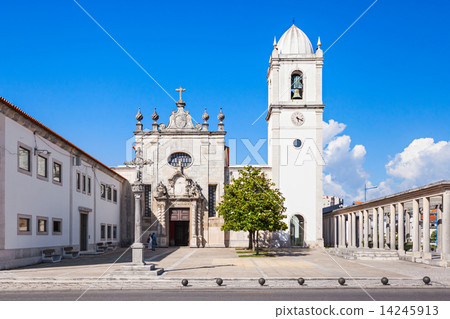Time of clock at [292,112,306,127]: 5:18
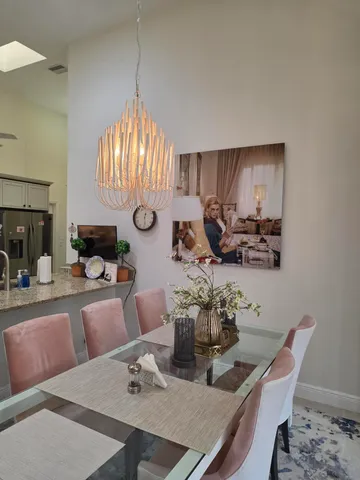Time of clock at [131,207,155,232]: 12:28
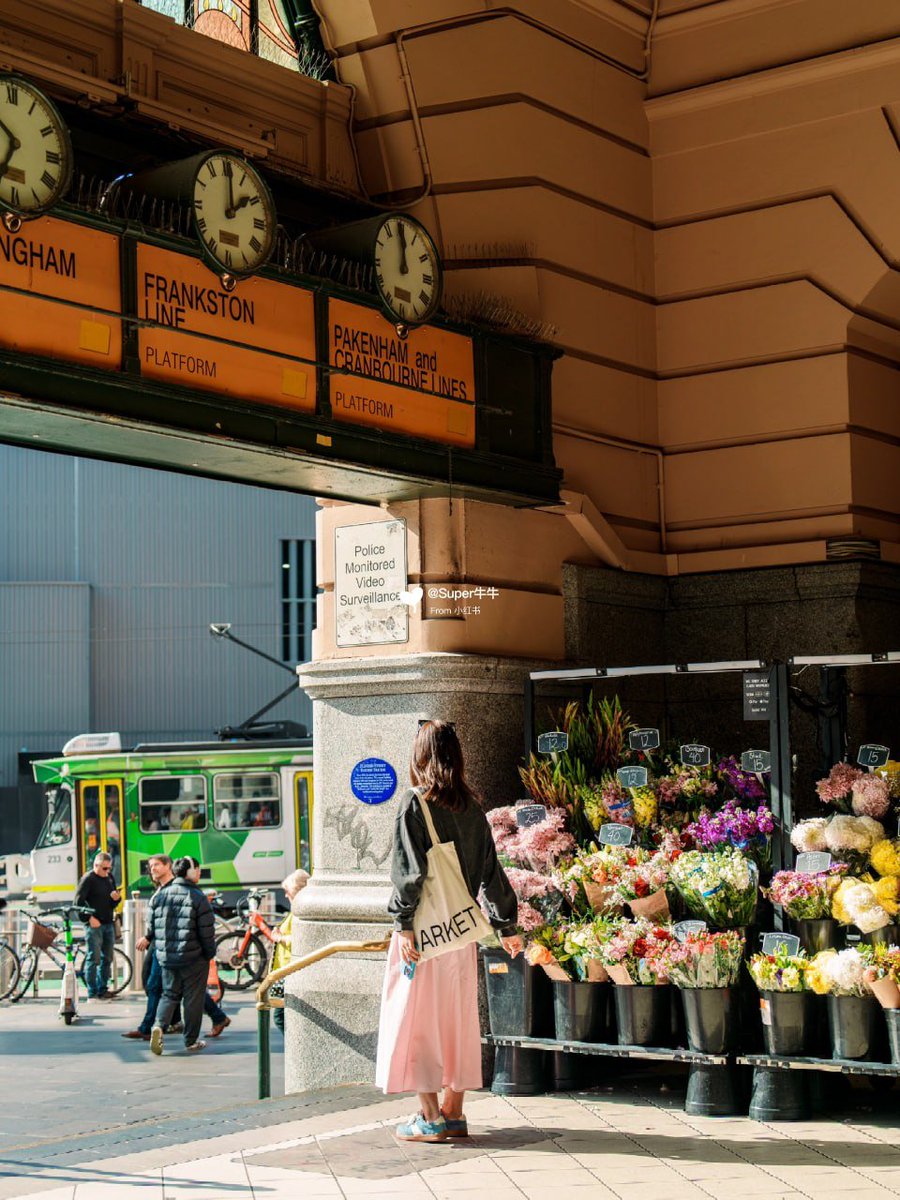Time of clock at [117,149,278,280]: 2:00
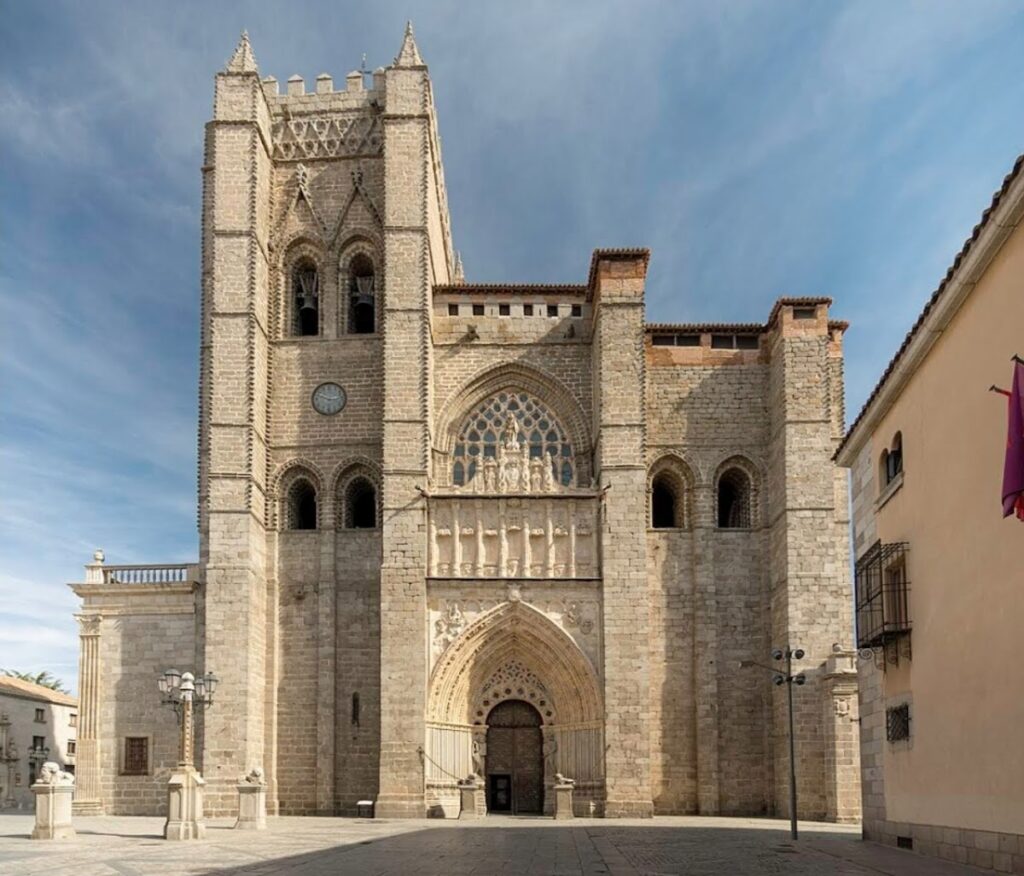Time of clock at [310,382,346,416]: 2:48
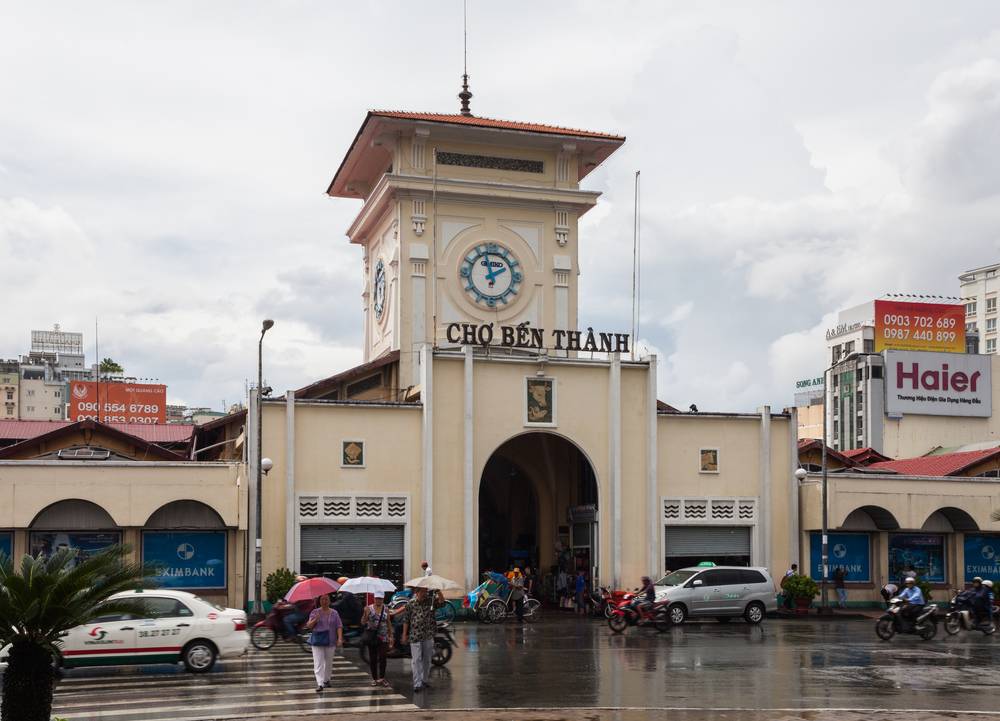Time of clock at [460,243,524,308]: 1:57
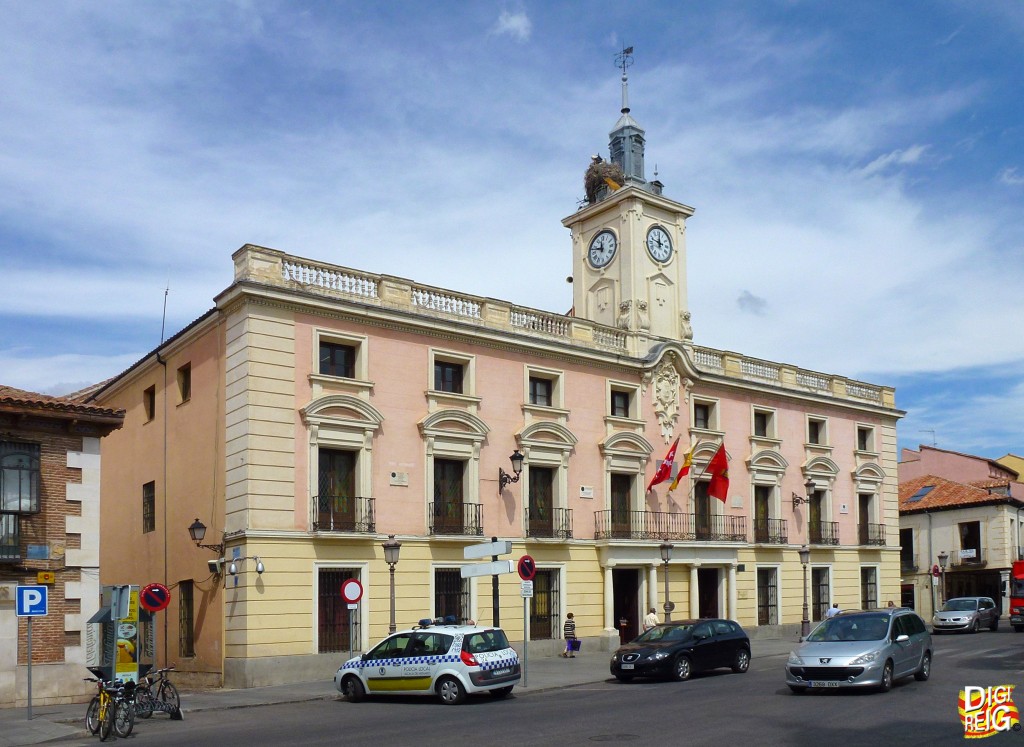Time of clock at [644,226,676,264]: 11:47
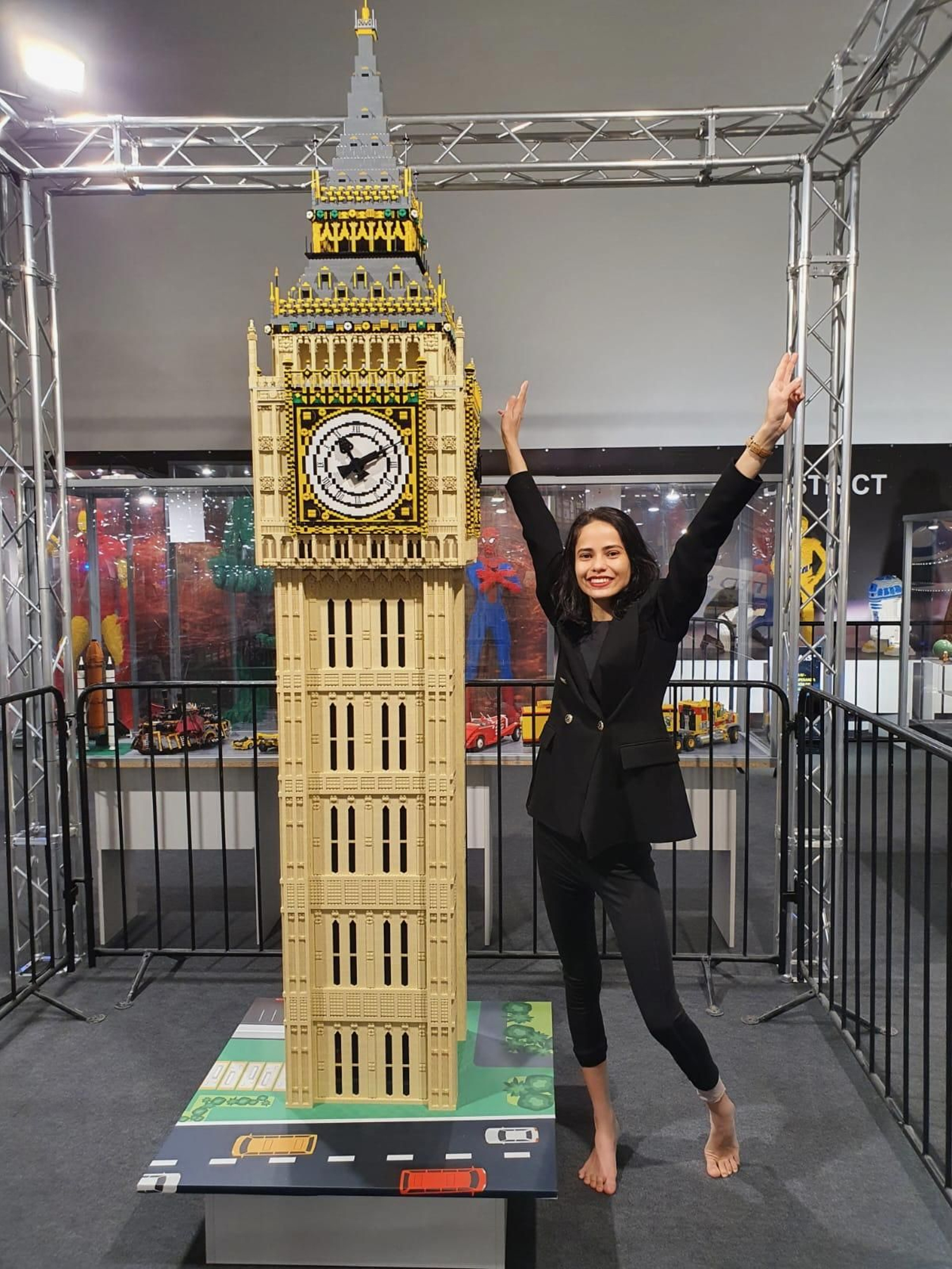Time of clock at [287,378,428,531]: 11:10
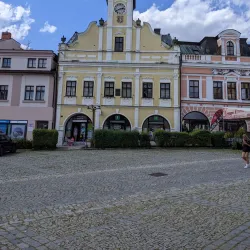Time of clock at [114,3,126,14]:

Goal
Can you copy every line of the data above word for word, leaving out the pictures themselves?

Response to the task
Time of clock at [292,112,306,127]: 5:18
Time of clock at [131,207,155,232]: 12:28
Time of clock at [117,149,278,280]: 2:00
Time of clock at [310,382,346,416]: 2:48
Time of clock at [460,243,524,308]: 1:57
Time of clock at [644,226,676,264]: 11:47
Time of clock at [287,378,428,531]: 11:10
Time of clock at [114,3,126,14]:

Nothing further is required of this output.